The Master Service runs as an independent process, provides gRPC interfaces externally, and is responsible for the metadata management of Mooncake Store (note that the Master Service does not reuse the metadata service of the Transfer Engine). The default listening port is 50051
. After compilation, you can directly run mooncake_master
located in the build/mooncake-store/src/
directory. After starting, the Master Service will output the following content in the log:
Starting Mooncake Master Service
Port: 50051
Max threads: 4
Master service listening on 0.0.0.0:50051
Mooncake Store provides various sample programs, including interface forms based on C++ and Python. Below is an example of how to run using stress_cluster_benchmark
.
- Open
stress_cluster_benchmark.py
and modify the initialization code according to the network situation, focusing onlocal_hostname
(corresponding to the local machine IP address),metadata_server
(corresponding to the Transfer Engine metadata service),master_server_address
(corresponding to the Master Service address and port), etc.:
import os
import time
from distributed_object_store import DistributedObjectStore
store = DistributedObjectStore()
# Protocol used by the transfer engine, optional values are "rdma" or "tcp"
protocol = os.getenv("PROTOCOL", "tcp")
# Device name used by the transfer engine
device_name = os.getenv("DEVICE_NAME", "ibp6s0")
# Hostname of this node in the cluster, port number is randomly selected from (12300-14300)
local_hostname = os.getenv("LOCAL_HOSTNAME", "localhost")
# Metadata service address of the Transfer Engine, here etcd is used as the metadata service
metadata_server = os.getenv("METADATA_ADDR", "127.0.0.1:2379")
# The size of the Segment mounted by each node to the cluster, allocated by the Master Service after mounting, in bytes
global_segment_size = 3200 * 1024 * 1024
# Local buffer size registered with the Transfer Engine, in bytes
local_buffer_size = 512 * 1024 * 1024
# Address of the Master Service of Mooncake Store
master_server_address = os.getenv("MASTER_SERVER", "127.0.0.1:50051")
# Data length for each put()
value_length = 1 * 1024 * 1024
# Total number of requests sent
max_requests = 1000
# Initialize Mooncake Store Client
retcode = store.setup(
local_hostname,
metadata_server,
global_segment_size,
local_buffer_size,
protocol,
device_name,
master_server_address,
)
- Run
ROLE=prefill python3 ./stress_cluster_benchmark.py
on one machine to start the Prefill node. - Run
ROLE=decode python3 ./stress_cluster_benchmark.py
on another machine to start the Decode node. No error messages indicate successful data transfer.

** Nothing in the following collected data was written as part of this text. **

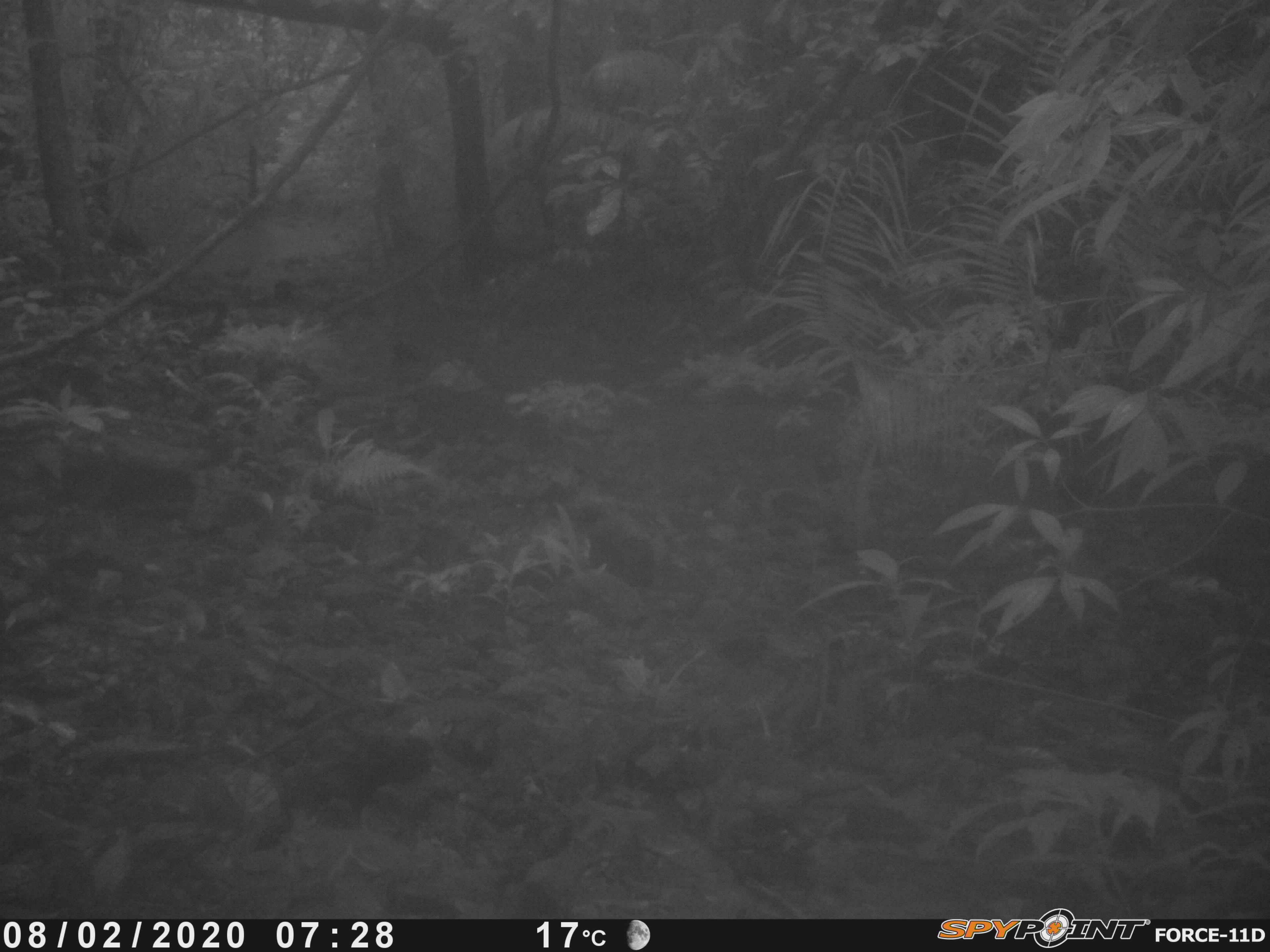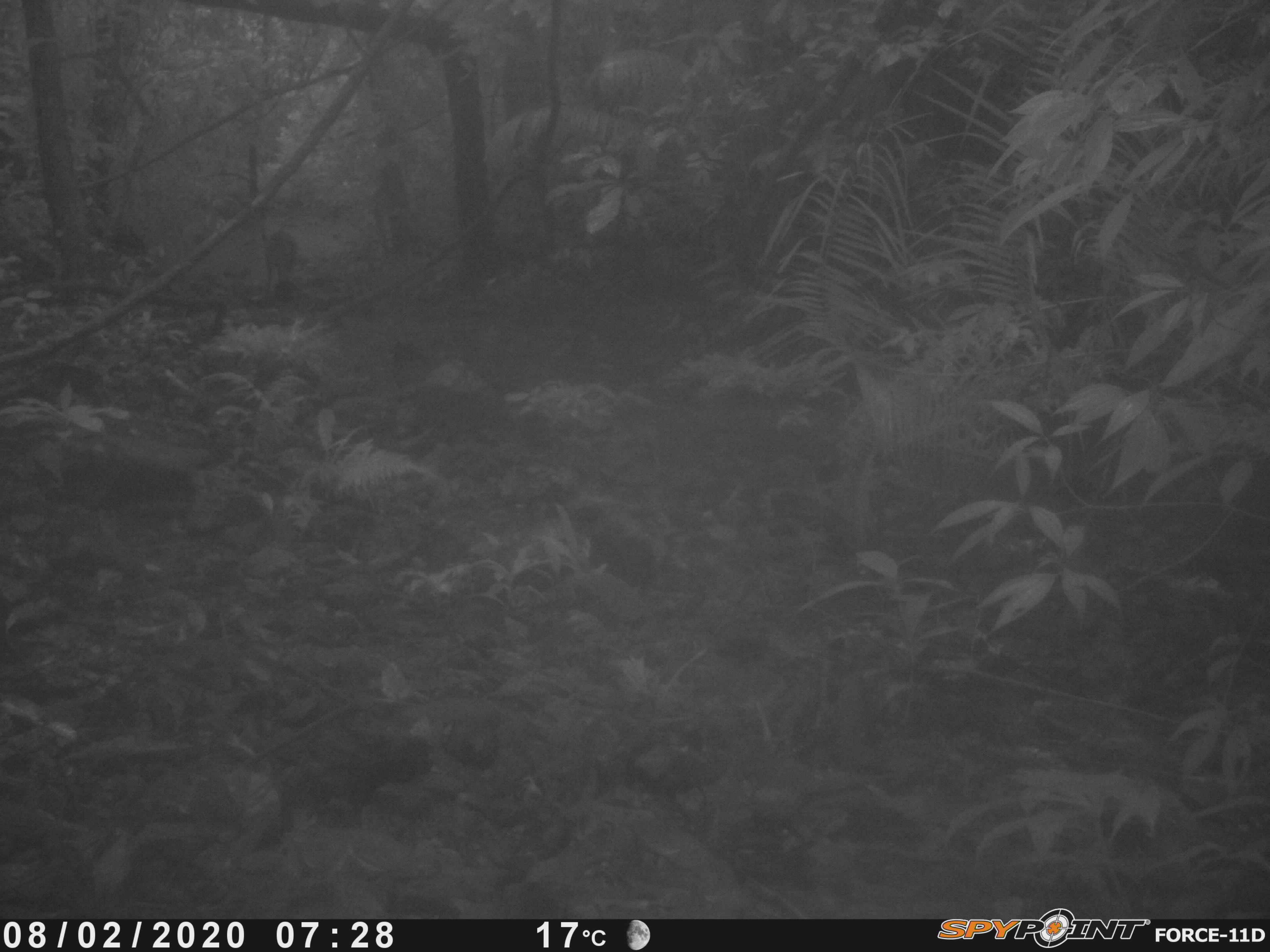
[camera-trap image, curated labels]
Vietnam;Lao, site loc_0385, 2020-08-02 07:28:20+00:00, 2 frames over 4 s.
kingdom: Animalia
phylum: Chordata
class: Mammalia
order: Artiodactyla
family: Suidae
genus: Sus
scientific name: Sus scrofa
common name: eurasian wild pig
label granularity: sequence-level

We provide a reference example distributed_object_store_provider.py
, located in the mooncake-store/tests
directory. To check if the related components are properly installed, you can run etcd and Master Service (mooncake_master
) in the background on the same server, and then execute this Python program in the foreground. It should output a successful test result.

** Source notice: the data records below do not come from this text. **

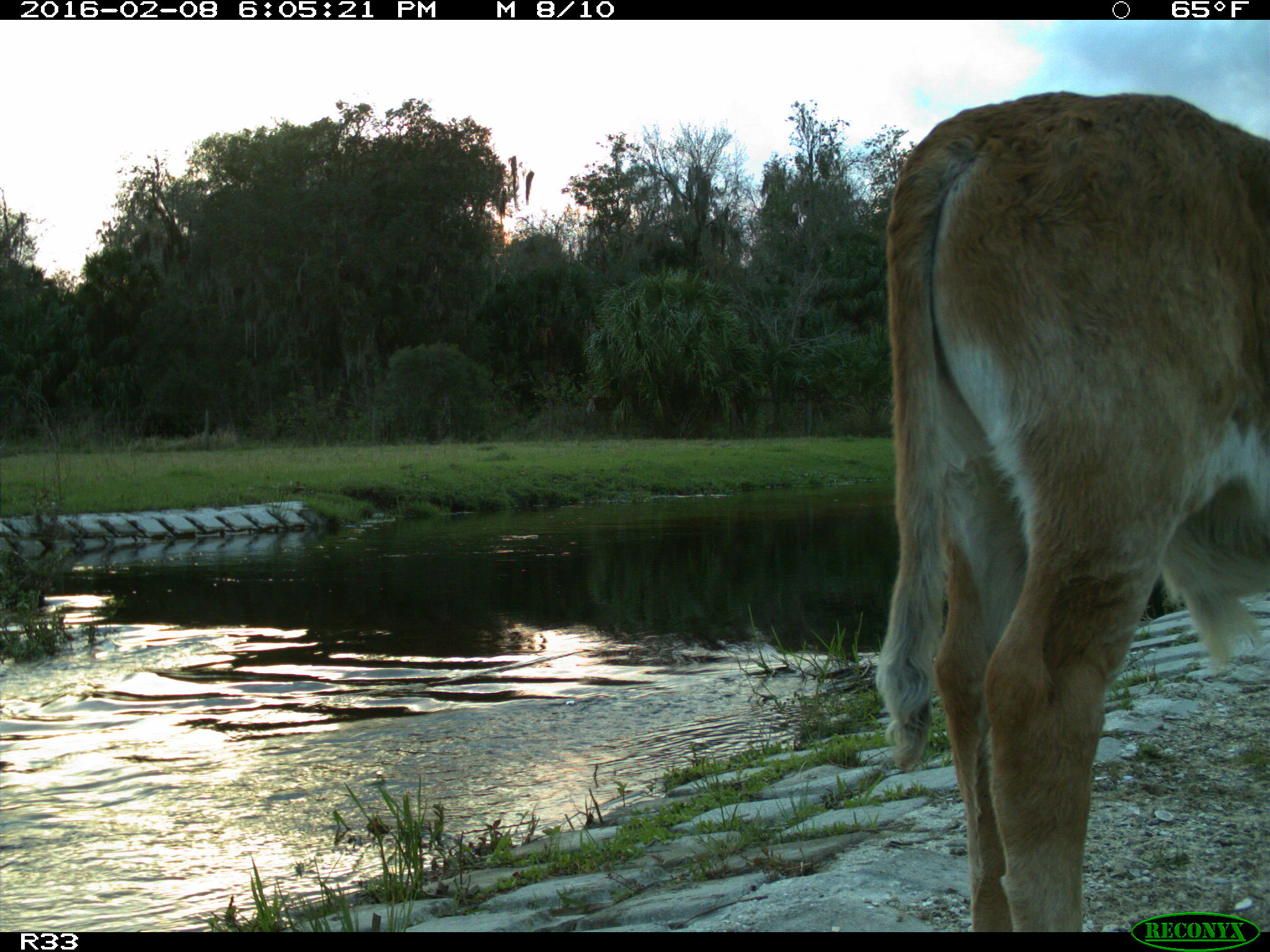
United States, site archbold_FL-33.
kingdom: Animalia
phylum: Chordata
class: Mammalia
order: Artiodactyla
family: Bovidae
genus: Bos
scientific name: Bos taurus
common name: domestic cow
Bos taurus (domestic cow).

The C++ API of Mooncake Store provides more low-level control capabilities. We provide a reference example client_integration_test
, located in the mooncake-store/tests
directory. To check if the related components are properly installed, you can run etcd and Master Service (mooncake_master
) on the same server, and then execute this C++ program (located in the build/mooncake-store/tests
directory). It should output a successful test result.